“If you have an idea for an infographic, make it and release it, you have performed content marketing. If you, however, identify and understand your audience, business goals, metrics by which content will be measured, ensure that the content is both useful and usable for your target audience, plan out the metadata and CMS requirements, develop or adhere to a brand messaging architecture (voice and tone), develop a process and identify resources for creation, release, and maintenance of the infographic, well, then you’re doing content strategy.” –Michael King
This quote is pulled from an encyclopedic post on Moz titled “Scaling Quality Content“. When you follow the link to read the rest of this excellent and helpful article, make sure your mug is full of whatever you like sipping because you will be there a while! There are many links, a lot of pictures, and a growing number of comments debating the issue. It clearly touches a nerve with those in internet marketing.
I am not convinced that “marketing” and “strategy” in this quote are the right things to be compared.

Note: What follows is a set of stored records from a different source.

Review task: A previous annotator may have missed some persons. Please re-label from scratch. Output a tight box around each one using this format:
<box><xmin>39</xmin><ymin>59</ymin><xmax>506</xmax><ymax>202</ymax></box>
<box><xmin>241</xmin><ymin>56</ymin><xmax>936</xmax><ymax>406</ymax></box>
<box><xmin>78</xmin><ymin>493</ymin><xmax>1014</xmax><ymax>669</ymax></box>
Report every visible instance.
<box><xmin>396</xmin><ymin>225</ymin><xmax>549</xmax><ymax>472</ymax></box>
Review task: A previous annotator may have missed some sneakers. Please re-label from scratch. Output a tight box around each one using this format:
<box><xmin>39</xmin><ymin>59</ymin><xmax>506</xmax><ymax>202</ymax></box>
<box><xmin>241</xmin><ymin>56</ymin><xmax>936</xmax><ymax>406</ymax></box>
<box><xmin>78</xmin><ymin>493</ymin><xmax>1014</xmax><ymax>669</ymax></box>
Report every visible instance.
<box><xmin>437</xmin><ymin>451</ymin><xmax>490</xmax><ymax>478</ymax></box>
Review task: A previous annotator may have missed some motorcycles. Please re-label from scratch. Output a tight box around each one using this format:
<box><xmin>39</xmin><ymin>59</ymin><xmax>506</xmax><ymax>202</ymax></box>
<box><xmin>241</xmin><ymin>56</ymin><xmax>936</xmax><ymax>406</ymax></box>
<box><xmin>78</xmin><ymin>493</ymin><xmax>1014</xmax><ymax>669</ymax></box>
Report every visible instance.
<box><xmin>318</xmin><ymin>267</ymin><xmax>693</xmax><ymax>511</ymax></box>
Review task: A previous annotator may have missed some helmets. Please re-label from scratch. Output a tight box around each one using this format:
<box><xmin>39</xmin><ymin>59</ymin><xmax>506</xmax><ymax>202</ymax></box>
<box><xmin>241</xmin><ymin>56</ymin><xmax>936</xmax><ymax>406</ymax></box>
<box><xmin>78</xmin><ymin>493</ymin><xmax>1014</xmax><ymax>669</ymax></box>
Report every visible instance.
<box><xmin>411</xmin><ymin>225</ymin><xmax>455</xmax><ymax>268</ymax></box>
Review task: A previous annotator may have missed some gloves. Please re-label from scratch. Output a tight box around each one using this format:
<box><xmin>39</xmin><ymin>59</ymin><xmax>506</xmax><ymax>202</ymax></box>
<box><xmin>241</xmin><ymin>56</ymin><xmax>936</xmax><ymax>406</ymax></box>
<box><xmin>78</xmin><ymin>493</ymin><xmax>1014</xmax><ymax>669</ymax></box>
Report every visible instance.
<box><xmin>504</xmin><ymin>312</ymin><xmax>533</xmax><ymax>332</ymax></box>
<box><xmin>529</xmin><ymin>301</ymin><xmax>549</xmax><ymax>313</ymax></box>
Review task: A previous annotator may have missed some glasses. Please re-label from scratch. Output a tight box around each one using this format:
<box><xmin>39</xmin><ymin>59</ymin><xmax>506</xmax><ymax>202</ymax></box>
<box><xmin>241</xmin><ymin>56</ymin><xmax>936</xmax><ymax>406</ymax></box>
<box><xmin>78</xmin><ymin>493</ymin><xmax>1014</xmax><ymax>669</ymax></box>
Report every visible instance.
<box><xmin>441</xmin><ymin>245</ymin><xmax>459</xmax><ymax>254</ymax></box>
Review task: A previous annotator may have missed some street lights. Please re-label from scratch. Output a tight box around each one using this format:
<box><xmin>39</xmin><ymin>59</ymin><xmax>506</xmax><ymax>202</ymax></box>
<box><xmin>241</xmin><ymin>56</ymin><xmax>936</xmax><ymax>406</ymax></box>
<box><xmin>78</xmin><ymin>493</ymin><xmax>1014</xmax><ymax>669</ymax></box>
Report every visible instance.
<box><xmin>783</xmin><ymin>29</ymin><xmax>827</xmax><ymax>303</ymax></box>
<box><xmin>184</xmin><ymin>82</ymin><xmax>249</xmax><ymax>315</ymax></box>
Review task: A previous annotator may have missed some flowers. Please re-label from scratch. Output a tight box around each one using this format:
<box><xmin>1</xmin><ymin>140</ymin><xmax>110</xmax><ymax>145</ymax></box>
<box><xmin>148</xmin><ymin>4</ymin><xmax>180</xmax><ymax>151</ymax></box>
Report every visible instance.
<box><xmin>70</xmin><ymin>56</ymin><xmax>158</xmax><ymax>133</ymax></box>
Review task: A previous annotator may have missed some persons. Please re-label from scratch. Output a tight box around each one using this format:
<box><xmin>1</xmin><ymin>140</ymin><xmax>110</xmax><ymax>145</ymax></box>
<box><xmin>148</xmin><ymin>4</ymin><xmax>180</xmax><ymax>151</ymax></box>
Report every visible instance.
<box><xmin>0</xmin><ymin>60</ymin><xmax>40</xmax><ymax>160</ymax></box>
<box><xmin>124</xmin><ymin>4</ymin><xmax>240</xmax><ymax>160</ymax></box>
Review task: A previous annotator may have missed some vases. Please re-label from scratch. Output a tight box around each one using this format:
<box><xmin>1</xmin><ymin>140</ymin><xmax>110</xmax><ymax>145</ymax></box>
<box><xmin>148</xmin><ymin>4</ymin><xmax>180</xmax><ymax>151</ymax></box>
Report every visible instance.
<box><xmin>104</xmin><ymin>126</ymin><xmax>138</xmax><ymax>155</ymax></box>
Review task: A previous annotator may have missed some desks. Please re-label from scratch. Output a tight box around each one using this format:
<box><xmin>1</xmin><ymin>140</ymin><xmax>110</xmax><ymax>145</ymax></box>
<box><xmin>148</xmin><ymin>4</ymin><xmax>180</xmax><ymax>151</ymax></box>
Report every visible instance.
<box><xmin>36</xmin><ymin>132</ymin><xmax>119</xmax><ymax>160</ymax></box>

I think the comparison should be marketing from the hip vs marketing with adequate research, analyzing, and planning.
2 Directions to Focus Your Content
Content is what we use to express our views and/or to communicate to someone else.
- If you are only interested in expressing your views on a subject online, you are putting out content that is focused on yourself. That’s not necessarily bad, but it isn’t content marketing, in my opinion, unless it could be called marketing from the hip. I disagree with Mr. King here. It’s just content that expresses what you want to say on a subject and any marketing happens as a residual effect.
- If you are doing the research, analysis, and strategic planning to communicate with your audience and start a conversation that results in action — I’d say you were doing online marketing strategy. Both strategy and marketing are part of the same package.
What do you think? Let’s talk about it!